When Dolon asked me to pen down an article on Boria Majumdar’s book – Eleven Gods And A Billion Indians: The On & Off Field Story of Cricket in India and Beyond, I was excited. Having gone through his earlier publication Playing It My Way, Sachin’s autobiography, and having watched the news of the launch of this book, I was expecting to get some insights into something additional apart from the run-of-the-mill cricket books and related statistics. But, voila! What I got, was beyond my imagination! What actually transpired behind the scenes were shared without any inhibition, and most importantly, without trying to be politically correct. This is equally important and essential for the entire billion population of a country, where the biggest Religion is called “Cricket”, and Cricketers… you know what. Eleven Gods and a Billion Indians I feel, will remain as one of the most important books on Indian Cricket for quite some time.
Eleven Gods and a Billion Indians
He has taken us on a tour from pre-independence Indian cricket, how the sepoys beat the English at their own game and what impact it could have had in the overall belief of the population, to the latest South Africa series of 2018. He hasn’t let go of this opportunity to touch upon the other immensely popular sport, football. Apart from the stories the scorecards say, he has given behind the events tales which the avid reader of the sport was eagerly awaiting. The illustrations given in the book will take you down memory lane of the 1983 Prudential World Cup victory and also some rare pictures which hardly anyone has seen.
He has shared stories of the ups-and-downs of Indian cricket. How match-fixing impacted the whole nation at the turn of the century, with so many of celebrated sons getting dethroned, and the uprise thereafter, holding the hands on our very own “Dada”. Boria has provided coverage of Monkeygate, and how it unfolded. He has also revealed behind-the-scenes details of the two most notable altercations between coach and captain in Indian Cricket, firstly Sourav and Chappel, and very recently, between Virat and Anil Kumble.

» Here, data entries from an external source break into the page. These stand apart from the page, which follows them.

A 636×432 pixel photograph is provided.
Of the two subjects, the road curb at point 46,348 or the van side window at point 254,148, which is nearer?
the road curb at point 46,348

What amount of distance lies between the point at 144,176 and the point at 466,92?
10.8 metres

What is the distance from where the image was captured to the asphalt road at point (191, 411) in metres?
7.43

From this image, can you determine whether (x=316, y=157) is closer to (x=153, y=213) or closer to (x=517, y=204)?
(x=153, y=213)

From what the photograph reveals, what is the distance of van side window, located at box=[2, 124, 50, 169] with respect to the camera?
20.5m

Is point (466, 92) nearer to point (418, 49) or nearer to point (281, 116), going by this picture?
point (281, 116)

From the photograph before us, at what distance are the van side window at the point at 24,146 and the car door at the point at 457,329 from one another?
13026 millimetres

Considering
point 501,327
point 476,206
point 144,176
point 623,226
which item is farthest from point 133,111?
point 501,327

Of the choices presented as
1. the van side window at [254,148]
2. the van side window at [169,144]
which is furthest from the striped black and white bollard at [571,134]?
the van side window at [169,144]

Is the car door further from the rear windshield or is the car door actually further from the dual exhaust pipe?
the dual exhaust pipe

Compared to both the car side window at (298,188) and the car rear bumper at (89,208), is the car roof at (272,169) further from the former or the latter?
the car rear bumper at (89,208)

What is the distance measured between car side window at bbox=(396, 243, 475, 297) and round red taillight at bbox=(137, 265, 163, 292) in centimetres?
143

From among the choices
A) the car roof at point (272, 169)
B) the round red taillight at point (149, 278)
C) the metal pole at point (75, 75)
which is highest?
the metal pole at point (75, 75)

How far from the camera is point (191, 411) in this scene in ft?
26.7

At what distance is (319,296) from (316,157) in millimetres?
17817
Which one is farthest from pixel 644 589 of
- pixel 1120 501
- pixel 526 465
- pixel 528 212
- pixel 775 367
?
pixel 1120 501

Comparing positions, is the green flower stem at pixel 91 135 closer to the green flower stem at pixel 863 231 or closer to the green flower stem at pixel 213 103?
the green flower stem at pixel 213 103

From his closeness and personal interactions, he has shared what Dada himself feels about “a bare-chested Sourav Ganguly at the Lord’s balcony”; why the entire Indian team was denied breakfast at their hotel on the day of the 2011 World Cup semi-final; of the 2009 KKR multiple-captain approach by John Buchanan; and many more.
Looking at the various chapters he has structured, it seems Boria has disclosed every single story he was aware of. It can be called the encyclopedia of Indian Cricket. However, with him, you never know. He must have definitely saved something for future releases. It is obvious that Boria is both passionate and knowledgeable about India’s biggest sport. It is his lucid style and ability to tell a story which makes this book even more worthy of reading. It can be passed across generations, as the inside story and politics of Indian Cricket.
In his epilogue, Boria closes with his encounter with a woman outside Eden Gardens in Kolkata selling candy. This was the same woman whom the writer had encountered many times before, while coming to watch cricket or Kolkata’s local league football. This time, it was outside an IPL match. The Billion Indians, such as her, are equally important as the Eleven Players, the Gods themselves, as neither can do without the other. And that is precisely the cause and effect of this masterpiece. Buy it, as a collectible – is my recommendation.
Krishnendu Aich is an ex-Bengal U16 and U19 player, a Calcutta University Blue and has played First Division CAB league for 14 years. He has also successfully led teams in Corporate T20 tournaments.